Réunissant du 20 au 22 Mai, à Nouakchott, les commandants de cercle, le Président commente la mise en place des nouvelles structures régionales et, avec regret, constate donc l’échec des communes rurales. Le cap reste plus que jamais : détribaliser, opérer un recensement effectif, traitet à ces deux occasions le problème des serviteurs de tout milieu et de toute ethnie de la même manière. Le 6 Juillet 1968, le Conseil des ministres adopte les projets de lois portant organisation générale de l’administration territoriale, portant organisation des régions et du district de Nouakchott [9]. La réforme n’est qu’apparemment une redistribution des circonscriptions et leur dénomination la plus neutre possible pour détacher les populations et les chefferies ou influences traditionnelles de leurs habitudes régionales ataviques. La régionalisation est en fait la lutte déclarée contre tribalisme et régionalisme. « Au lieu d’avoir, comme les anciens cercles, des noms de tribu ou de groupes de tribus (Brakna, Trarza) ou de régions géographiques identifiées à des collectivités tribales ou ethniques (Adrar, Gorgol), les nouvelles entitées étaient désignées, d’une manière anonyme, par un numéro : 1ère région, 2ème, 3ème etc. et ainsi de suite. Ce n’est pas poétique, avaient commenté certains conservateurs, et autres nostalgiques. Mais le but recherché était atteint. En effet, le nouvel énoncé n’évoquait, a priori, aucun souvenir particulier – d’une tribu ou d’une ethnie. Le citoyen qui entendait la nouvelle appelation de sa région ne pensait pas spontanément en tribal. Il pensait – confusément certes, mais il pensait – régional. De la sorte, il lui sera plus facile de penser « national ». C’était l’un des buts essentiels de la réforme. » [10] . Décolonisation aussi puisque les appellations de l’époque française disparaissent au profit de la willaya et du wali.

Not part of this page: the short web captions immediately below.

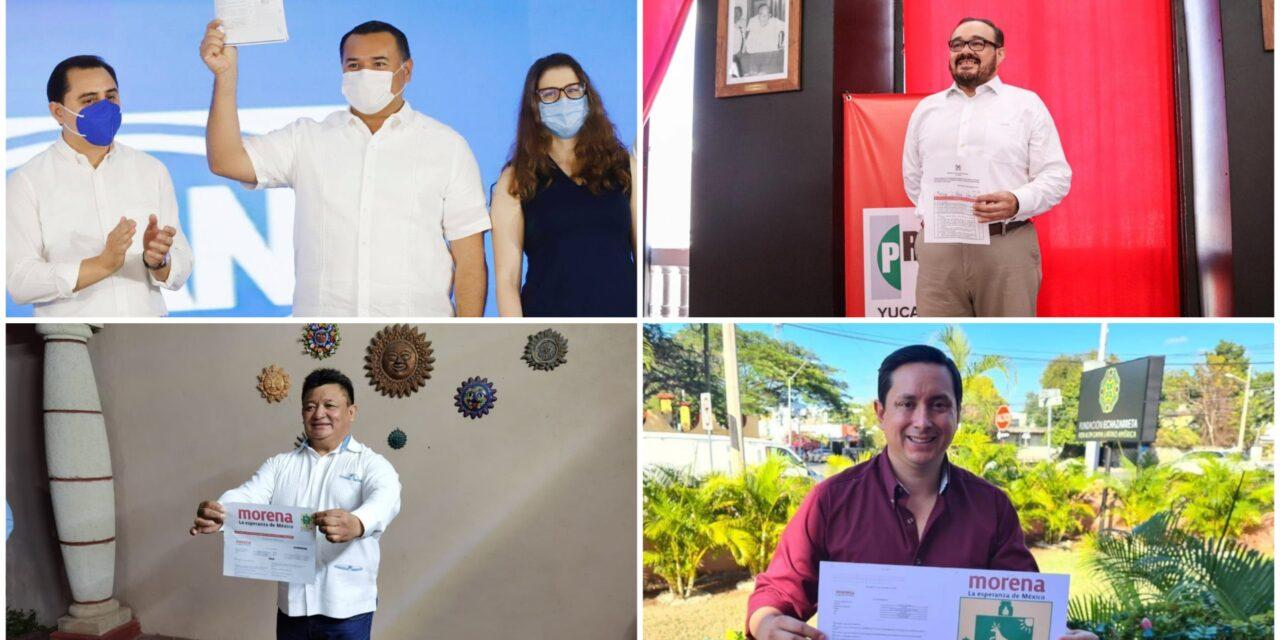 Definidos virtuales precandidatos del PRI y PAN; Morena, dos inscritos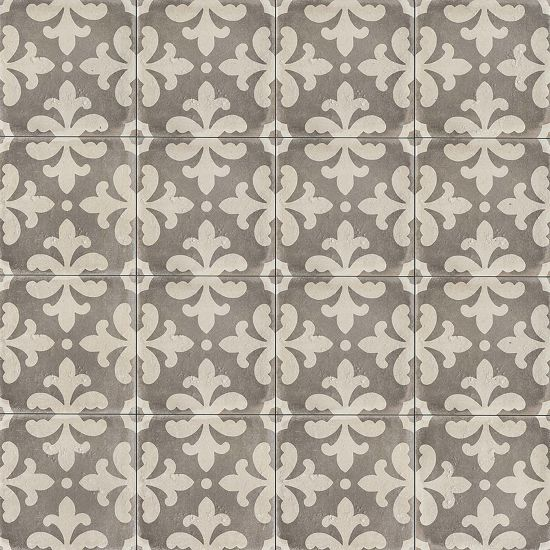 Palazzo 12 X 12 Decorative Tile In Vintage Grey Florentina In 2020 Decorative Tile Shower Floor Tile Elegant Tiles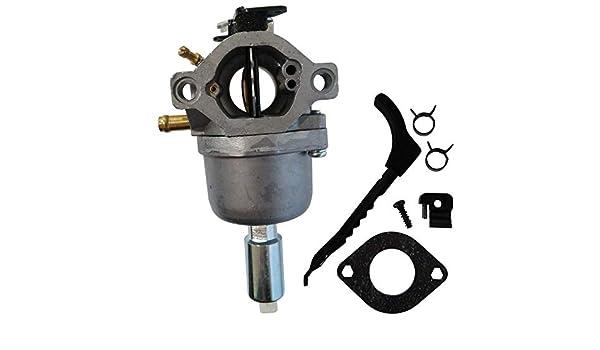 Nuevo carburador Craftsman 2003 LT1000 cortacésped W/Briggs ...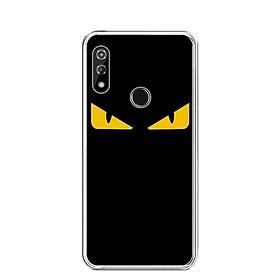 Ốp lưng dẻo cho điện thoại VSMART STAR 4 - 0160 MONSTER02 - Hàng Chính Hãng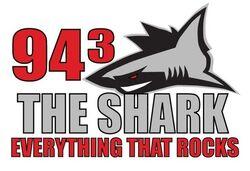 WWSK 94.3 The Shark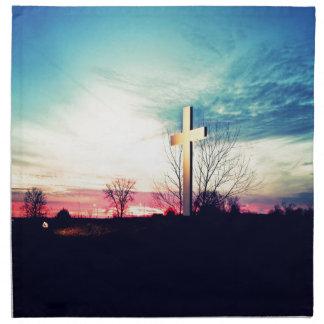 Servilleta De Tela En la cruz
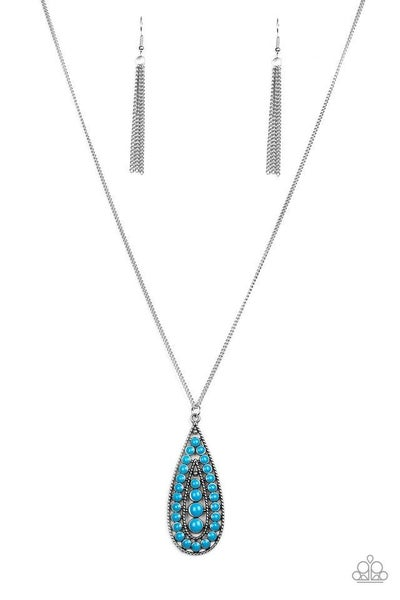 Paparazzi Necklace ~ Tiki Tease - Blue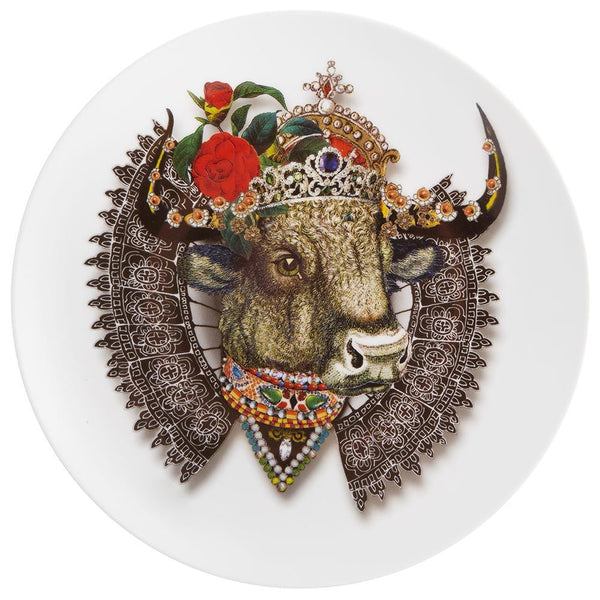 Love Who You Want Queenbull Dessert Plate by Christian Lacroix
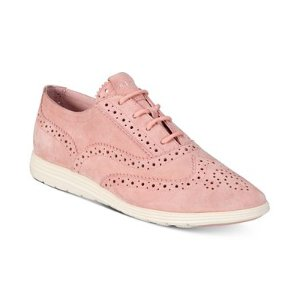 Cole Haan Grand Tour Oxford Sneakers - All Women's Shoes - Shoes - Macy's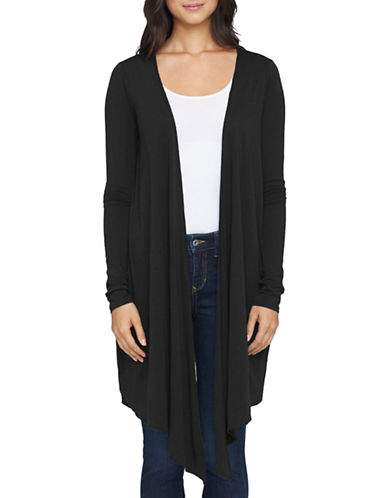 Yummie By Heather Thomson Cascading Wrap Cardigan-BLACK-Medium 88361089_BLACK_Medium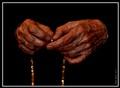 grandma's pray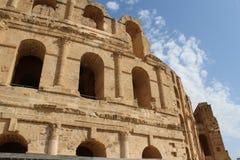 Ρώμη, Ιταλία, Ρωμαίος, αρχιτεκτονική, colosseum, αρχαίο, coliseum, αμφιθέατρο, κτήριο, αψίδα, ιστορία, Ευρώπη, ορόσημο, πέτρα, TR Στοκ εικόνα με δικαίωμα ελεύθερης χρήσης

L’organisation et le choix [11] des institutions sont novateurs : un gouverneur plénipotentiaire, mais une commission régionale disposant de vraies ressources et de compétences propres. Il restera à articuler le dispositif avec celui du Parti sur place, jusqu’à la fusion des fonctions administratives et politiques, longue à décider et pas facile à exercer.

La tranquillité apparente et la continuité de la démarche ne doivent pas tromper. Le moment est particulièrement dense, sinon tendu politiquement [12]. C’est celui d’une réforme des modes de gouvernement : chaque question soulevée par l’application des décisions du Congrès « doit faire l’objet d’une pré-étude faite en commun par le membre du Comité permanent responsable et les ministres intéressés par le secteur étudié avec la participation le cas échéant des Conseil supérieurs concernés ». Un nouveau règlement intérieur du Parti est adopté [13]. Au 1er Juillet 1969, doit démarrer le prochain Plan quadriennal ce qui suppose son adoption par le Conseil National du Parti lequel ne s’est encore jamais réuni. C’est la crise consécutive au drame de Zouératte. C’est le début de la crise syndicale [14] qui va mettre pendant trois ans le régime en difficulté et créer une ambiance politique telle que vont se développer pour la première fois depuis dix ans, des mouvements d’opposition. Enfin, c’est l’épisode d’une crise ministérielle pour faits de corruption. Le  28 Juin Fall Papa Daouda, ministre de l’Industrie, de l’Artisanat et des Mines, est démis de ses fonctions. Le lendemain, Birane Mamadou Wane, ministre des Affaires Etrangères, est démis de ses fonctions ; il signe conséquemment sa démission du Bureau Politique National. Le surlendemain, l’ex-ministre de l’Industrie, de l’Artisanat et des Mines est arrêté pour détournement de deniers publics. Imperturbablement, Moktar Ould Daddah continue de prendre le pouls du pays : tournée dans le Gorgol en Mai, puis au Trarza au début de Juillet [15]. Le gouvernement est donc remanié et d’importantes nominations effectuées [16].

Le 31 Juillet, Moktar Ould Daddah peut partir pour la France où il va passer ses vacances et surtout rencontrer le général de Gaulle, tout juste vainqueur – lui aussi – des très difficiles « événements de Mai », concommitants donc avec le drame de Zoueratte.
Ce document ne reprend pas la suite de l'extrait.